Here I am on the sofa surrounded by boxes in our old home with anticipation of moving to our new home on Sunday. It’s very exciting, yet I have this feeling of anxious due to neglecting my writing this week. Every day we have been packing and cleaning so that we don’t have to clean for hours on Sunday which makes sense to both of us. I wanted to write this post before we move as I’m not sure when the internet service technician will be showing up on Monday, they said anytime between 9am and 6pm and will call an hour before they show up. Really? Does this happen to everyone else? I don’t remember this wide time frame the last time we moved, or maybe it was the same and I’ve forgotten about it because really in the big picture of life, it doesn’t really matter. The ego is freaking out because I have blogs to post, an Instagram challenge to work on, the file of excuses rushes out to see how I will react. I am aware and that’s all that matters.
I was just stacking boxes in what was my writing room and came across a quote from Stephen King, that I had on my wall for some time that makes me smile and say, yes, this is what I must continue to write:
The realization that stopping a piece of work just because it’s hard, either emotionally or imaginatively is a bad idea. Sometimes you have to go on when you don’t feel like it & sometimes you’re doing good work when it feels like all you’re managing is to shovel shit from a sitting position.
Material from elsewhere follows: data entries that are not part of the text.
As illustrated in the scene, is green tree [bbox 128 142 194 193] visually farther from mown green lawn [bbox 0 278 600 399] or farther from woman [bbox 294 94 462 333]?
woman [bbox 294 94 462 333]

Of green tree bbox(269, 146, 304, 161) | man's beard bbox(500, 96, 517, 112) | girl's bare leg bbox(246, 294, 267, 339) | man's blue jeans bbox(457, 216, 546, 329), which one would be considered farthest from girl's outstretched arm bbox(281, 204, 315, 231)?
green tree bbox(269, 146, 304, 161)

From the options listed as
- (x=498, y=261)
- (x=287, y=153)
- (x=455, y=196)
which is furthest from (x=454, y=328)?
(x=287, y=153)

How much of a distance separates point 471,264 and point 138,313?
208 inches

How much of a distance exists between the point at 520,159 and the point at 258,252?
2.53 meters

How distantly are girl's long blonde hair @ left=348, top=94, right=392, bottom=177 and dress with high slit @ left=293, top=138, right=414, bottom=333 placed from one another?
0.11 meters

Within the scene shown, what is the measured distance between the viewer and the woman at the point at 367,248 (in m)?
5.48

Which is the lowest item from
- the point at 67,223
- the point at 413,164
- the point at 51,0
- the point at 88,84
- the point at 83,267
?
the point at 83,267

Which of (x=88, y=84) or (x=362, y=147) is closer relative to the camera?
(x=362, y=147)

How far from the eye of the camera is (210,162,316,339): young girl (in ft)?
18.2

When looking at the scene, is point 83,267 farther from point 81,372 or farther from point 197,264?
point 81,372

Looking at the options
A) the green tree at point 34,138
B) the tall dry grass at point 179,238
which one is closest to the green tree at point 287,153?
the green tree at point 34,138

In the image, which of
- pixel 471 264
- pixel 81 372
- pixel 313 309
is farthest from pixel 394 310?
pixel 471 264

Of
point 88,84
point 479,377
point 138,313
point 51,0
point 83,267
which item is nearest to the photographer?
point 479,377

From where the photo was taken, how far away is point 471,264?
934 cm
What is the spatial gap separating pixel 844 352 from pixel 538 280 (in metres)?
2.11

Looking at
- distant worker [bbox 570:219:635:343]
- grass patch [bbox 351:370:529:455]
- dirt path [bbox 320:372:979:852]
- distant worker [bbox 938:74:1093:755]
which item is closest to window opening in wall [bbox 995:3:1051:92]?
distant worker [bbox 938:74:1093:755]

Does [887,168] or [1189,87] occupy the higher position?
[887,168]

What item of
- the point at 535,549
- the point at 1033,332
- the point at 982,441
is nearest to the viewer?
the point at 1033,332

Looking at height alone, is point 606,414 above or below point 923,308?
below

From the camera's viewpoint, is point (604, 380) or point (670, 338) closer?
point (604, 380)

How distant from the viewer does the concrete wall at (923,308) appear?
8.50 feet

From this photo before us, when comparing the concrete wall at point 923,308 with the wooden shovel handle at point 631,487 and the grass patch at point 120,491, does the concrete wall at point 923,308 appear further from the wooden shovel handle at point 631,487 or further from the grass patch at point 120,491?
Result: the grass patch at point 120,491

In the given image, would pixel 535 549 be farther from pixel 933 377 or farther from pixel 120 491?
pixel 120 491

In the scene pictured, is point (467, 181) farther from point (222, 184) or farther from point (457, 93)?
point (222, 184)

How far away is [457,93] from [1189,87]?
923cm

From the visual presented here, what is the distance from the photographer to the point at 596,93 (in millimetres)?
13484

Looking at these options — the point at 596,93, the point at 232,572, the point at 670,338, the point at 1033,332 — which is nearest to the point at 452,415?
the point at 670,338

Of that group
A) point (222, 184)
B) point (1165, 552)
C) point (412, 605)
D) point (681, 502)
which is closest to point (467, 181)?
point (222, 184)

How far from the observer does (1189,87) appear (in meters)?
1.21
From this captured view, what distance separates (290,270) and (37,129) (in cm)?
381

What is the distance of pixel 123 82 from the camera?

This quote sat up and slapped me in the face when I first read it and still gives me a good shake of reality. I was packing up my writing filing cabinet that is filled with stories that I have started and some are finished but haven’t been looked at since they made it to the filing cabinet. I flipped through some of the stories and had fond memories of when I started the story, how I was so excited about the idea and now I’m wondering why in the hell did I leave it sitting in the filing cabinet to collect dust? That’s not what creativity deserves, that’s not what any of us deserves. I did pack the story into a box and have vowed to read the story once we moved and give the attention the story deserves. I’m making a commitment to myself, creativity and to you. In a month from now I will be honest if I followed through with my promise, creativity deserves the truth.
Have you revisited any of your stories that have been placed in a file drawer or closet waiting to be read again? I’d love to hear about them and how you reconnect with them. The story that I will read again is a romance, it’s about two Vancouver Canucks Hockey fans falling in love. She has recently had her heart-broken and not looking for love and he is ready to fall in love, will they find love?